__出典文書__
____
仮の話ですが…今後「体内から発せられる微弱な電波」が読心術をする上で非常に有用かもしれないという研究が出たとします。そうなった場合、恐らく世のメンタリストは「心理学的に〜」みたいな演出はやめて「微弱な電波が発せられることで…」と言い始めるはずです。

もしかしたら、それを受信するための小道具を用意するかもしれません。
(あれ?これ何かのビジネスに似ていますね?)

メンタリストにとって「霊の存在」や「心理学」は、あくまでも自分たちの価値を高めるための看板であり、それは時代によって変化します。これは別に「波動」でも「暗黒物質」でも何でもよくて、説得力を持たせることさえできれば採用されます。現在でも「霊」や「オーラ」は使われていますし、馴染みがあるかと思います。

近年のメンタリストが心理学に詳しい、或いは詳しい風にしているのも、やはりリアリティを出すためと言えます。(※単純に心理学が好きって人も少なくありません)

個人的な予測ですが、最近は認知科学分野でカール・フリストンの「自由エネルギー原理」や「予測コーディング理論」が注目されてきているため、今後これらの単語を使う人が増えるかも知れません。

「心理学的に〇〇という傾向があります」→「ベイズ的に考えて△△を選ぶ確率が高いです」みたいな感じになるんじゃないかと…(適当)

メンタリストの心理学離れ

海外メンタリズム事情を見ると、「心理学」を主張するメンタリストは減少傾向にあります。

というのも、やはり読心術と心理学はそこまで相性が良くないからです。心理学で分かるのはあくまでも傾向で、相手が思い浮かべた物をズバリと当てる方法、根拠とするにはエビデンスとしては弱すぎます。

近年は心理学的な読み物が流行っているため、その限界値、できること/できないことが知れ渡ってきているのも原因かも知れません。

認知科学や神経学の発展、実験方法の見直しに伴い、以前に提唱された説が否定されてるケースが増えてきたのも、心理学をテーマにすることのリスクになっています。

「あのメンタリストが言ってた話、ここ数年の実験結果だと否定されているけど、実は心理学をよく知らないんじゃないか?」と思われるのは良くないですし、更に「彼が言っていることは全く信用ならない…」となってしまったらメンタリストの完全敗北です(メンタリストの最終目標はどんな形であれ、信頼を得ることなので…)

自己啓発本などで出てくる心理効果のエビデンス怪しいよって話については以下のサイトが良くまとまっています。

ピグマリオン効果やダイニング・クルーガー効果など、メディアやSNSでよく見かけるものも含まれていますね。

似たような投稿が日本語でも出たので、気になる方はそちらも参照してください。
____
__データ__
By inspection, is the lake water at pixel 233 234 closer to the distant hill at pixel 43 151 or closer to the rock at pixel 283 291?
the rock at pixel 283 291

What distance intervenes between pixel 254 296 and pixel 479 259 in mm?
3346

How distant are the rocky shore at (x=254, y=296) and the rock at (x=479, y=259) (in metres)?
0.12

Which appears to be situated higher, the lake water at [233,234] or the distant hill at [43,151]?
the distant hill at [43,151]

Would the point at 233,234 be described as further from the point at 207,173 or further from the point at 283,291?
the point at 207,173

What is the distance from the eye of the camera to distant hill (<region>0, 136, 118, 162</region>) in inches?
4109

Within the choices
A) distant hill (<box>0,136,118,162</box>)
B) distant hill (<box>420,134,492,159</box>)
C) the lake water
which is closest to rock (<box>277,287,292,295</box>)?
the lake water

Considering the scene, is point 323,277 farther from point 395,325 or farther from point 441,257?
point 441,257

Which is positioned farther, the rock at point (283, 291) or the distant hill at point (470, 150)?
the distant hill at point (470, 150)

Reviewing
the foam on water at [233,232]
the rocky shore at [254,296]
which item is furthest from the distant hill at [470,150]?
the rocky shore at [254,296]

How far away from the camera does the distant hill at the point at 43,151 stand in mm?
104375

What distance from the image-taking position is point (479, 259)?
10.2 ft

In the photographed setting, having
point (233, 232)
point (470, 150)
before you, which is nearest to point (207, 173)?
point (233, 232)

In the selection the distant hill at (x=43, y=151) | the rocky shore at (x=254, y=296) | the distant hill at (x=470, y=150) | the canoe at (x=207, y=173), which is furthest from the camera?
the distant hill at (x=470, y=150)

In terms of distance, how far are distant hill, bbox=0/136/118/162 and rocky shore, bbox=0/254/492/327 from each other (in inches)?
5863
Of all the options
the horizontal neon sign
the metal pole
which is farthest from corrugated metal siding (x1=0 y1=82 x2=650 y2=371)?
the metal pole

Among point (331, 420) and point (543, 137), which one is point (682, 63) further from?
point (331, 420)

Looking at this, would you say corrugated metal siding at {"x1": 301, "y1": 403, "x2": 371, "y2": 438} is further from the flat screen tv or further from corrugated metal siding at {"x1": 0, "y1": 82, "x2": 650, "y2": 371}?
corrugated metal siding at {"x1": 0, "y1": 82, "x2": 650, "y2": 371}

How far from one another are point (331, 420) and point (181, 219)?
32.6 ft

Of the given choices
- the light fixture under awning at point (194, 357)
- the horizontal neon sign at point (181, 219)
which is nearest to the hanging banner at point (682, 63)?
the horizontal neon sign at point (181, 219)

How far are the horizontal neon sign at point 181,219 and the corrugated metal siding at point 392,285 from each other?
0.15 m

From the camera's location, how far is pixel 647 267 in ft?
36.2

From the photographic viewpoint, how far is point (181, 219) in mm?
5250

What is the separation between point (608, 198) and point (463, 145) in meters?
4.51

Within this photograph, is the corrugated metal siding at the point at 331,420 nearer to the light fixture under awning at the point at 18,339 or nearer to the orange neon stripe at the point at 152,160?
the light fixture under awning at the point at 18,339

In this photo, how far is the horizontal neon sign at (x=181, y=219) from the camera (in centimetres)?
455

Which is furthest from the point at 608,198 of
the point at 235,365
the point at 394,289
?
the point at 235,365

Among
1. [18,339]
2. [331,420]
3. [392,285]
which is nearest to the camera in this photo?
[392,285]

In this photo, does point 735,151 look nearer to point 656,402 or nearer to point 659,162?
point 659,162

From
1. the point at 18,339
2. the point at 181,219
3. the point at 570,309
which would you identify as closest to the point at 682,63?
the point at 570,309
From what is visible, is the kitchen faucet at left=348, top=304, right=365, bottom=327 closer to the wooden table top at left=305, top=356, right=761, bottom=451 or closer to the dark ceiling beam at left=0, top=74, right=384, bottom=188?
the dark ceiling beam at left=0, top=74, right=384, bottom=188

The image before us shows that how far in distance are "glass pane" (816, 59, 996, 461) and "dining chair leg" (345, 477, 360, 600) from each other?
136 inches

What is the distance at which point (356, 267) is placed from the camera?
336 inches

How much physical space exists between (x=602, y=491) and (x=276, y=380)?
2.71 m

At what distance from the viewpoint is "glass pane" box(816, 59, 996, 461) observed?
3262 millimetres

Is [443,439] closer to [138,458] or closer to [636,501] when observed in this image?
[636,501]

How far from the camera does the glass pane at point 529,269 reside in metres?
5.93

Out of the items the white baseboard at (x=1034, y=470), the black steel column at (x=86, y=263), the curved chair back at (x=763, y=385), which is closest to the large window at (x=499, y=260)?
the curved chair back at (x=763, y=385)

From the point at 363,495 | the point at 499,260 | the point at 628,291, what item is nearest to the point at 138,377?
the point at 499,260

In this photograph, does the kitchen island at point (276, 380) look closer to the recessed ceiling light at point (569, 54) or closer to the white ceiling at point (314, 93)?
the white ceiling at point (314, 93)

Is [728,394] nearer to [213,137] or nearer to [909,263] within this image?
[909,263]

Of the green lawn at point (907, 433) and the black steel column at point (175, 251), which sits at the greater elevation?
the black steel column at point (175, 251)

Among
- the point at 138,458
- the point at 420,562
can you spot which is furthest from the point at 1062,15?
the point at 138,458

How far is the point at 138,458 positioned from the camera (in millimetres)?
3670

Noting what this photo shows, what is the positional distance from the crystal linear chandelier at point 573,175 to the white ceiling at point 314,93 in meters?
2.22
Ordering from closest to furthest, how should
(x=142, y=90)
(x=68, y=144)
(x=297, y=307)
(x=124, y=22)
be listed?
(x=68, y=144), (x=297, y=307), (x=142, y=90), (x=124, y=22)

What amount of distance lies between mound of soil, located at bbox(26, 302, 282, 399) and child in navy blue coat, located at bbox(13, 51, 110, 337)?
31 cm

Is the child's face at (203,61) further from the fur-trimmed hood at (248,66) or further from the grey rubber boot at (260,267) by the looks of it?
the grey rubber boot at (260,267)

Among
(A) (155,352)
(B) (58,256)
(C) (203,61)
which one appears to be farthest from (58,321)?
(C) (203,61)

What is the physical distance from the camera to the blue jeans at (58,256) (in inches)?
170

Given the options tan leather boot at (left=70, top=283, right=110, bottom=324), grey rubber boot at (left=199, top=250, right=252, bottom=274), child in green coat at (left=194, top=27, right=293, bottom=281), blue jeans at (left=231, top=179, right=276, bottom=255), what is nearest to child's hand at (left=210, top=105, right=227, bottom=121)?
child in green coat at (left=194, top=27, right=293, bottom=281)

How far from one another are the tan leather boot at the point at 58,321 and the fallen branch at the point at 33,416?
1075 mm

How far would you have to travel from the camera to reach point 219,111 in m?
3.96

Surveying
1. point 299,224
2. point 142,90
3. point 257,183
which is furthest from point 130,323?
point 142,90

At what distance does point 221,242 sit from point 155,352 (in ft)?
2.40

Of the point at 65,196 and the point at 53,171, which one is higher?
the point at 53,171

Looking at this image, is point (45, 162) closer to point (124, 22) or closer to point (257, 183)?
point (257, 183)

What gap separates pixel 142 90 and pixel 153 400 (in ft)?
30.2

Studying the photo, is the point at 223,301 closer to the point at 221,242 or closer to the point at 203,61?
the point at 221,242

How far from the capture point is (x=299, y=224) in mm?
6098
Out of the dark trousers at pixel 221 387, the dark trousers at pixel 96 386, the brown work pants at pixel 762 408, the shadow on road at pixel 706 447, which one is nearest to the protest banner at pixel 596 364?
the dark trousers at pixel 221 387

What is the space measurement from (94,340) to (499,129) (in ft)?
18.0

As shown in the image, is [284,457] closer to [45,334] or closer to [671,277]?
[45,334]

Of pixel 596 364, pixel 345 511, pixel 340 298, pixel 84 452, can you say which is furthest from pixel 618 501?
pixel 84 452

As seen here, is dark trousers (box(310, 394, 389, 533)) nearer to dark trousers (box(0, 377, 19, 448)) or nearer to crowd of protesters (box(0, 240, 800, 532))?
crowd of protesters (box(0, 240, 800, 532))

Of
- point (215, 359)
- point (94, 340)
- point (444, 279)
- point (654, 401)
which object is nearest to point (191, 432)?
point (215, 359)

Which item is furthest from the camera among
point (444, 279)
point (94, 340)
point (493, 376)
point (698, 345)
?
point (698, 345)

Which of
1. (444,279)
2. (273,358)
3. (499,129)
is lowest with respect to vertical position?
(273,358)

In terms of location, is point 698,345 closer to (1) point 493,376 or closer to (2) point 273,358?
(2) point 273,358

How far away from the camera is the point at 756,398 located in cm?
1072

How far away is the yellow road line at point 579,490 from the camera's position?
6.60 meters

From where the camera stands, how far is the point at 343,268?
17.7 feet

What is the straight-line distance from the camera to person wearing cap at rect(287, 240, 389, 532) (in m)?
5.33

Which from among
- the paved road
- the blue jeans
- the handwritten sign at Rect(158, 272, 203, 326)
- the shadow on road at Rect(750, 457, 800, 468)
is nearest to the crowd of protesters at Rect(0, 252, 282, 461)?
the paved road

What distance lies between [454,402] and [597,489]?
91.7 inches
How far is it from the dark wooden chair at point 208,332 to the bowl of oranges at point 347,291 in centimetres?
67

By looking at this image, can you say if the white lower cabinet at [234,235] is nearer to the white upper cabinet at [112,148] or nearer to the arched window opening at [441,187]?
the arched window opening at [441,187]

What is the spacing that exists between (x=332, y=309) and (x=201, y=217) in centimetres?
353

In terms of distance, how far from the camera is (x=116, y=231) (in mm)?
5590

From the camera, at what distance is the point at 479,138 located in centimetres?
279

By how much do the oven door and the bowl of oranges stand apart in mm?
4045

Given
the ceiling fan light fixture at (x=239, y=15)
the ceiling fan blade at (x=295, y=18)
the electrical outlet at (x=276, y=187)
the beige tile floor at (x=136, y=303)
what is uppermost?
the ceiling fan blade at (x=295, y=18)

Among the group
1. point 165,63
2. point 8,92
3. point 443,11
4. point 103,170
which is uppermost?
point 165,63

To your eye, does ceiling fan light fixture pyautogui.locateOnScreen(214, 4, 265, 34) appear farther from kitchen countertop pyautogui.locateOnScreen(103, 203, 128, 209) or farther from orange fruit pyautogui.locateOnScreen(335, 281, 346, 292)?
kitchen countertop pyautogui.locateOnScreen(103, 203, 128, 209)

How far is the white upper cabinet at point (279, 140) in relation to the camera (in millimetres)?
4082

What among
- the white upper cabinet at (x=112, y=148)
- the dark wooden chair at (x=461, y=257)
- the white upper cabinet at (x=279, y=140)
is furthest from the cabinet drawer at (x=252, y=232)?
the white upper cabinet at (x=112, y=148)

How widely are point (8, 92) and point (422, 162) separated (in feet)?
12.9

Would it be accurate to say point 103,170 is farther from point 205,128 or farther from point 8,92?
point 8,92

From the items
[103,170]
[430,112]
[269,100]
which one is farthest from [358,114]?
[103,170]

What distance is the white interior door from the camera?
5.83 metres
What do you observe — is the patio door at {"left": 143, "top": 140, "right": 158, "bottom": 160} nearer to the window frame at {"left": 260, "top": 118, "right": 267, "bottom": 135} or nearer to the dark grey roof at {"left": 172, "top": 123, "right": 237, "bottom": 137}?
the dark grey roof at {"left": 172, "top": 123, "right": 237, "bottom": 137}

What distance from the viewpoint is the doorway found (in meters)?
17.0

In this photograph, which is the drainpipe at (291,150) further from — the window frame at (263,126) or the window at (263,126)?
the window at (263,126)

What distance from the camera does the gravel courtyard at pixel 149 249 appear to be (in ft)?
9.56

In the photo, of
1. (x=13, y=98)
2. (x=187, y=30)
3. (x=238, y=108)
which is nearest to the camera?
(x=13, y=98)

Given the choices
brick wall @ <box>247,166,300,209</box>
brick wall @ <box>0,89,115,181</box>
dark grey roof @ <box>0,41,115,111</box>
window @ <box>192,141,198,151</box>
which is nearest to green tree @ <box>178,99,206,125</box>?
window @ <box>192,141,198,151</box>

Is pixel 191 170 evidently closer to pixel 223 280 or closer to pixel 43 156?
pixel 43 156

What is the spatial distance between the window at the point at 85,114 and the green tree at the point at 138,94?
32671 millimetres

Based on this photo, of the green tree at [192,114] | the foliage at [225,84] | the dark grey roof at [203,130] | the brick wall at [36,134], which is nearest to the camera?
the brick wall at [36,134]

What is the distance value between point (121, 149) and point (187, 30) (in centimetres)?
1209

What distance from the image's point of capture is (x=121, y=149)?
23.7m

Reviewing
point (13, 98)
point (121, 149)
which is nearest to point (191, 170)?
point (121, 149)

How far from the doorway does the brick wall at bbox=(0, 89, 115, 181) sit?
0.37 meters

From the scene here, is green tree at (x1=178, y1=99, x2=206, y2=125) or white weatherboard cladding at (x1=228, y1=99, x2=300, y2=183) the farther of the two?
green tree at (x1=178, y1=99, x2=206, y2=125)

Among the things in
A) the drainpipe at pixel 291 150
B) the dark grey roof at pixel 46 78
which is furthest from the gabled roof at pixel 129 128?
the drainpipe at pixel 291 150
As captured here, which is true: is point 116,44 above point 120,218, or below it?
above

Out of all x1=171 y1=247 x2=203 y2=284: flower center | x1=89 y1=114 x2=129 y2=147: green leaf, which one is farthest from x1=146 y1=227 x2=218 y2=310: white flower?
____
__短い課題 1__
リストのうち、「How far is the white」を含む行で始まり「5.83 metres」を含む行で終わる部分を、空行を除いて番号付きの箇条書きに変えること。
__短い課題 2__
メンタリストと心理学についての文章を、最後の文の後から書き継ぐこと。

__記述解答 1__
1. How far is the white upper cabinet at point (279, 140) in relation to the camera (in millimetres)?
2. 4082
3. What among
4. - the white upper cabinet at (x=112, y=148)
5. - the dark wooden chair at (x=461, y=257)
6. - the white upper cabinet at (x=279, y=140)
7. is furthest from the cabinet drawer at (x=252, y=232)?
8. the white upper cabinet at (x=112, y=148)
9. How widely are point (8, 92) and point (422, 162) separated (in feet)?
10. 12.9
11. Would it be accurate to say point 103,170 is farther from point 205,128 or farther from point 8,92?
12. point 8,92
13. From the items
14. [103,170]
15. [430,112]
16. [269,100]
17. which one is farthest from [358,114]?
18. [103,170]
19. What distance is the white interior door from the camera?
20. 5.83 metres

__記述解答 2__
ピュア・メンタリズム

ここ数年で海外で発表されたメンタリズムの手法は物理的な仕掛けに依存しないものが増えているのもリアリティを重視した結果であると予想されます。

種も仕掛けもない所謂「ピュア・メンタリズム」は、考案者本人ですら完成までに7年掛かったなんてことがあるほど習得が困難な手法もあります。その代わり、強いリアリティを持たせることができるのが強みです。

なんせ、実際に本人の能力でやっているわけですし…リアルであればリアリティの有無を心配する必要はありません。

ただ…ピュア・メンタリズムの手法を発表している人がショーでは全くそれを使わない…なんてこともあります。予めこういうことが「できます」と宣言することで、あたかもスキルがあるように見せかけている…かは分かりませんが、これもまたメンタリズム的です。

メンタリズムを学ぶには

ここまで読んだ方は既にお気づきかもしれませんが、心理学をいくら勉強しても読心術などのメンタリズムはできません…メンタリズムを覚えたければ心理学ではなく、メンタリズムを勉強すべきです。

奇術とほぼ同質であるため、「メンタル・マジック」と呼ばれる分野を中心に調べてみるのがおすすめです(厳密にはメンタル・マジックとメンタリズムは別物ですが、原理や方法は共通する部分が多くあります)

メンタリストは詐欺の手口から派生しているため、その手法を詳しく知ることも役に立ちます。

メンタリストの言う「心理学的手法」は元々詐欺師がよく使っていた手法でもあり、現代では研究されマーケティングの方法として一般的に使われています。なので、メンタリストよりもマーケターや営業職をやっている人の方が実は詳しいってことも珍しくありません。接客業のプロもその辺のメンタリストを凌駕する観察力やきめ細やかさがあります(あるマジシャンいわく、自称メンタリストよりも接客のプロの方がよほどコールド・リーディングが上手い)

当サイトに参考になりそうな資料をまとめたページがあるので興味のある方は是非…

(※一部会員向けコンテンツが含まれています)

自分がメンタリストを名乗らない理由

メンタリズムの研究家、或いはメンタリズム・パフォーマーを名乗って活動することはあっても、私は自らをメンタリストと呼ぶことはありません。

他の人からそう呼ばれることにそこまで抵抗はありませんが、蔑称でもあることを知っている身としては名乗りにくいわけです。日本人が「ジャップ」と名乗る様なものだと言えば伝わりやすいかもしれません。

「メンタリスト」を名乗ったほうが確実に得をするって状況になれば名乗る可能性はありますが、やはり実情というか歴史を知っている身としては、メンタリストを名乗ることで馬鹿だと思われるリスクが気になってしまいます。

ただ、間違いなく言えることは…私はメンタリズム的なアプローチは非常に好きだということです。好きだからこそ研究し、他の人から「研究家」と紹介されることが増え、そして自分でも名乗っているわけですしね…?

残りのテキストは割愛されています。